### [EXTRACT TO READ]
++++++++++++++++++++
ANSI 117 doesn't necessarily mean the construction meets ADA.. having said that, the ADA (if I recall correctly), doesn't require a building owner to spend more than 20% of the construction cost for additional accessibility.  I point to my current jurisdiction where there are numerous offices on second floors (without elevators).. it was a business before, it's a business now.. and the building is 200 years old.

So, having said that.. where my favored nail place may be on the 2nd floor of one of these buildings, I may have to find one on the 1st floor.

Sueing the 2nd floor business will do nothing more than put money in my pocket (or put a tax revenue business out of business).. nothing to increase the accessibility of the space.


----------



## KZQuixote (Jan 2, 2011)

jar546 said:
			
		

> :  If you can't afford to do it right and compliant with all applicable laws then you cannot afford to do it....Ignorance to laws is not an excuse because you are trying to start a business.


Like the Avatar guy!

 I'm with you to a point, but we're still not connecting on the "creating the wealth" thing Are you suggesting that every entrepreneur should hire an accessibility consultant before deciding where his/her folks, who actually do the work, that adds the value, should work? If so where should that line item be placed in the business plan and how about the guy just over the AHJ's line where it don't matter any how?
++++++++++++++++++++
### [SUPPLIED MATERIAL]
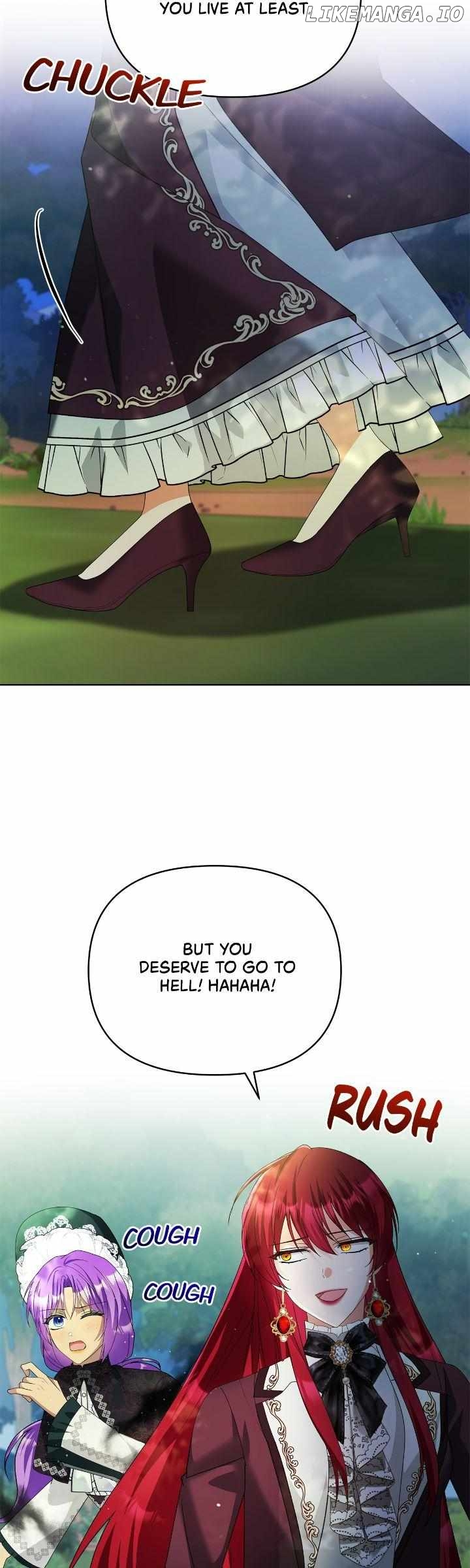 The Ugly Lady’s Secret Pouch Chapter 42 - page 17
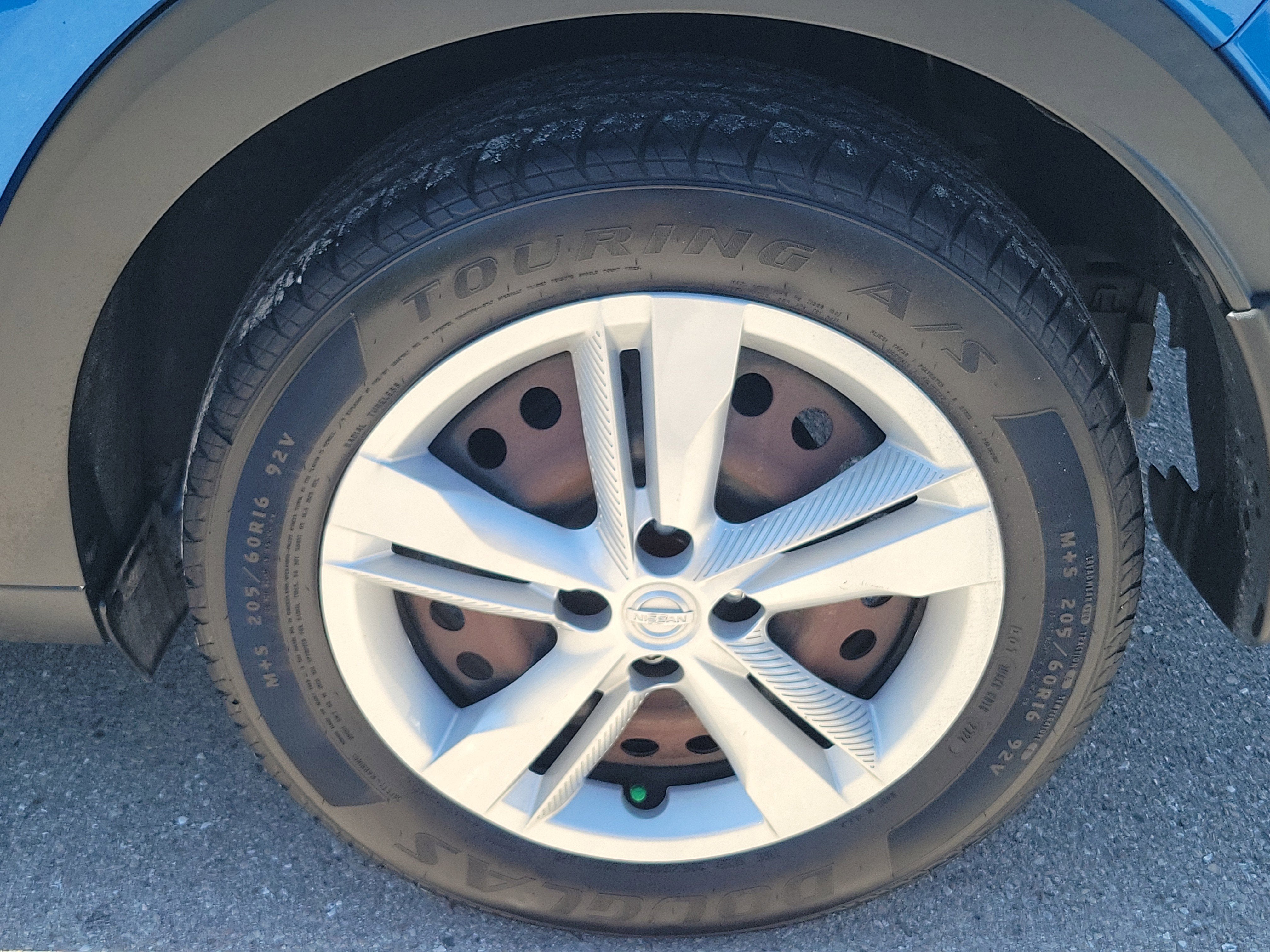 2022 Nissan Kicks S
++++++++++++++++++++
### [WORK REQUEST A]
Answer these questions about the forum thread on accessibility:
(i) According to the first post, the ADA does not require a building owner to spend more than what share of the construction cost on additional accessibility?
(ii) How old is the building described in the first post?
(iii) In the quoted remark from jar546, what is said not to be an excuse?
### [WORK REQUEST B]
Carry the forum thread on accessibility forward from its final sentence.

### [REPLY A]
(i) 20%
(ii) 200 years old
(iii) Ignorance of the law

### [REPLY B]
Small Business drives this country. I'd like to see more encouragement of small business.

How 'bout it?

Bill


----------



## mark handler (Jan 3, 2011)

KZQuixote said:
			
		

> How 'bout it?


How 'bout civil rights.........................................


----------



## brudgers (Jan 3, 2011)

mark handler said:
			
		

> How 'bout civil rights.........................................


Get with the program...those who complain about lack of access are only in it for the money and small businesses exist only to protect our rights.


----------



## Mark K (Jan 3, 2011)

"Get with the program...those who complain about lack of access are only in it for the money and small businesses exist only to protect our rights. "

Sounds like an argument for getting rid of building departments since they get in the way of small businesses.


----------



## brudgers (Jan 3, 2011)

Permits?

We don't need no stinking permits!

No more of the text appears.